Why payroll must not be computed from live data
The first mistake almost every amateur payroll system makes: computing salaries directly from an attendance table that can still change. An employee files a correction to their clock-in, HR approves it — and a payslip that was already paid suddenly no longer matches the data.
The fix is a locked period. In Dexova, the monthly attendance recap locks the attendance data as a snapshot; a payroll run can only be generated from a period that is already locked. Corrections after the lock flow into the next period as adjustments — not by rewriting history.
Regulatory rules as configuration, not if-else
Overtime in Indonesia is tiered (PP 35/2021): the first hour and subsequent hours have different multipliers, and holidays are different again. Writing that as a chain of if-else means every regulatory or company-policy change is a new deploy.
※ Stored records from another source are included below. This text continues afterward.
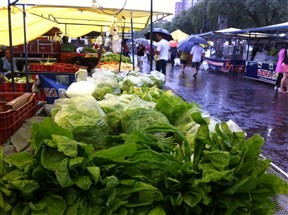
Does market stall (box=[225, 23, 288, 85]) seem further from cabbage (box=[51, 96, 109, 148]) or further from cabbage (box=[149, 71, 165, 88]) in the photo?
cabbage (box=[51, 96, 109, 148])

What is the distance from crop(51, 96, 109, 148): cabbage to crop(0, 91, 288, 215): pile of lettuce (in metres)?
0.22

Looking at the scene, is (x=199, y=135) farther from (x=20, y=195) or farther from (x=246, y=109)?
(x=246, y=109)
In Dexova, overtime rates, the daily-rate divisor, rounding strategy, and work-week type are per-company configuration. The code only knows how to evaluate a rule; the rule's values belong to data. A nice side effect: testing a calculation becomes a matter of preparing a config + attendance input, then comparing the output.
- Tiered overtime rates for the 1st hour / subsequent hours / holidays — configuration.
- Cutoff and payday are separated; payday shifts automatically on bank holidays.
- Salary components and per-employee rates (pro-rata for new hires) — data, not code.
- One-off adjustments (bonuses, THR, severance) live on the run, not as permanent components.
The payroll run as an async job
Computing salaries for hundreds of employees is not a single-HTTP-request job. A payroll run in Dexova executes as an async job with progress monitoring: HR presses one button, watches the progress, and gets a result they can review before finalizing.
The same pattern powers bulk employee import from Excel — any heavy work touching many rows must not block the UI, and must be trackable.
Attendance: guard validity at the source
Payroll is only as good as its attendance data. That is why validation happens at the point of entry: check-in via a PWA with geofencing (the app detects the nearest office and rejects clock-ins outside the radius), WFH via an approved two-address model, and attendance corrections that always go through approval — not free edits in the database.
Cleaning up dirty data later is always more expensive than rejecting it up front.
Summary
If it has to fit in one sentence: separate the rules from the code, lock the data before computing, and make heavy work a trackable job. Those three are what make payroll auditable — and what makes sleeping easier on payday.